Task description: Continue the passage on railroad land grants and mass-production industry from where it stops.

Passage given:
[start]

According to Matthew Josephson, for ten years or more before 1861, “the railroads, especially in the West, were ‘land companies’ which acquired their principal raw material through pure grants in return for their promise to build, and whose directors… did a rushing land business in farm lands and town sites at rising prices.”

For example, under the terms of the Pacific Railroad bill, the Union Pacific (which built from the Mississippi westward) was granted twelve million acres of land and $27 million worth of thirty-year government bonds. The Central Pacific (built from the West Coast eastward) received nine million acres and $24 million worth of bonds. [29]

An engineer named Judah, an early enthusiast for what became the Central Pacific, assured potential investors, “that it could be done — if government aid were obtained. For the cost would be terrible.” Collis Huntington, the leading promoter for the project, engaged in a sordid combination of strategically placed bribes and appeals to communities’ fears of being bypassed, in order to extort grants of “rights of way, terminal and harbor sites, and… stock or bond subscriptions ranging from $150,000 to $1,000,000” from a long string of local governments that included San Francisco, Stockton, and Sacramento. [30]

Absent the land grants and government purchases of railroad bonds, the railroads would likely have developed instead along the initial lines described by Mumford: many local rail networks linking communities into local industrial economies. The regional and national interlinkages of local networks, when they did occur, would have been fewer and smaller in capacity. The comparative costs of local and national distribution, accordingly, would have been quite different. In a nation of hundreds of local industrial economies, with long-distance rail transport much more costly than at present, the natural pattern of industrialization would have been to integrate small-scale power machinery into flexible manufacturing for local markets.

Instead, the state artificially aggregated the demand for manufactured goods into a single national market, and artificially lowered the costs of distribution for those serving that market. In so doing, it drastically increased both market areas and predominant firm size. In effect, it created an artificial ecosystem to which large-scale, mass-production industry was best “adapted.”

The first organisms to adapt themselves to this artificial ecosystem, as recounted by Chandler, were the national wholesale and retail networks, with their dependence on high turnover and dependability. Then, piggybacked on them, were the large manufacturers serving the national market. But they were only “more efficient” in terms of their more efficient exploitation of an artificial environment which itself was characterized by the concealment and externalization of costs. With all the concealed and externalized costs fully subsumed into the price of mass-produced goods, rather than shifted onto society or the taxpayer, it is likely that the overall cost of goods produced flexibly on general-purpose machinery for local markets would have been less than that of mass-produced goods.

[end]

Data block:
[start]

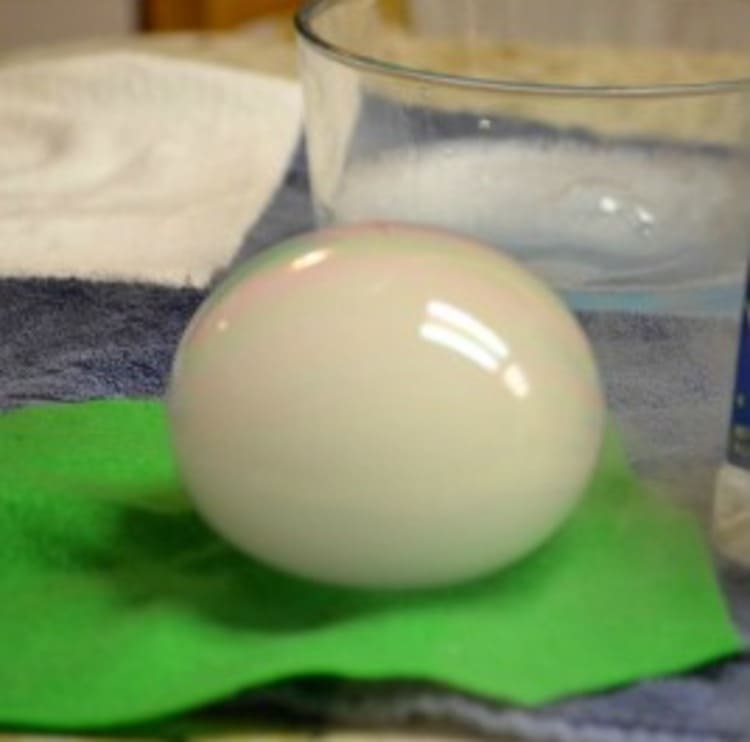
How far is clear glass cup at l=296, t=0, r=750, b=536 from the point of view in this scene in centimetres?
70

[end]

Output of the task:
Besides almost single-handedly creating the artificially unified and cheap national market without which national manufacturers could not have existed, the railroad companies also actively promoted the concentration of industry through their rate policies. Piore and Sabel argue that “the railroads’ policy of favoring their largest customers, through rebates,” was a central factor in the rise of the large corporation. Once in place, the railroads — being a high fixed-cost industry — had

a tremendous incentive to use their capacity in a continuous, stable way. This incentive meant, in turn, that they had an interest in stabilizing the output of their principal customers — an interest that extended to protecting their customers from competitors who were served by other railroads. It is therefore not surprising that the railroads promoted merger schemes that had this effect, nor that they favored the resulting corporations or trusts with rebates.

“Indeed, seen in this light, the rise of the American corporation can be interpreted more as the result of complex alliances among Gilded Age robber barons than as a first solution to the problem of market stabilization faced by a mass-production economy.” [31]

Second, the American legal framework was transformed in the mid-nineteenth century in ways that made a more hospitable environment for large corporations operating on a national scale. Among the changes were the rise of a general federal commercial law, general incorporation laws, and the status of the corporation as a person under the Fourteenth Amendment. The functional significance of these changes on a national scale was analogous to the later effect, on a global scale, of the Bretton Woods agencies and the GATT process: a centralized legal order was created, prerequisite for their stable functioning, coextensive with the market areas of large corporations.

The federalization of the legal regime is associated, in particular, with the recognition of a general body of federal commercial law in Swift v. Tyson (1842), and with the application of the Fourteenth Amendment to corporate persons in Santa Clara County v. Southern Pacific Railroad Company (1886).

Still another component of the corporate legal revolution was the increased ease, under general incorporation laws, of forming limited liability corporations with permanent entity status apart (severally or collectively) from the shareholders.

Arguably, as Robert Hessen and others have made a case [32], corporate entity status and limited liability against creditors could be achieved entirely through private contract. Whether or not that is so, the government has tilted the playing field decisively toward the corporate form by providing a ready-made and automatic procedure for incorporation. In so doing, it has made the corporation the standard or default form of organization, reduced the transaction costs of establishing it relative to what would prevail were it negotiated entirely from scratch, and thereby reduced the bargaining power of other parties in negotiating the terms on which it operates.

Third, not only did the government indirectly promote the concentration and cartelization of industry through the railroads it had created, but it did so directly through patent law. Mass production, as we will see below, requires large business organizations capable of exercising sufficient power over their external environment to guarantee the consumption of their output. Patents promoted the stable control of markets by oligopoly firms through the control, exchange and pooling of patents. [33]

These were the conditions present at the outset of the mass production revolution, in which the development of the corporate industrial economy began. In the absence of these necessary preconditions, there simply would not have been a single national market or large industrial corporations serving it. Rather than being adopted into the framework of the paleotechnic factory system, the introduction of electrical machinery would likely have followed its natural course and lived up to its unique potential: powered machinery would have been incorporated into small-scale production for local markets, and the national economy would have developed as “a hundred Emilia-Romagnas.”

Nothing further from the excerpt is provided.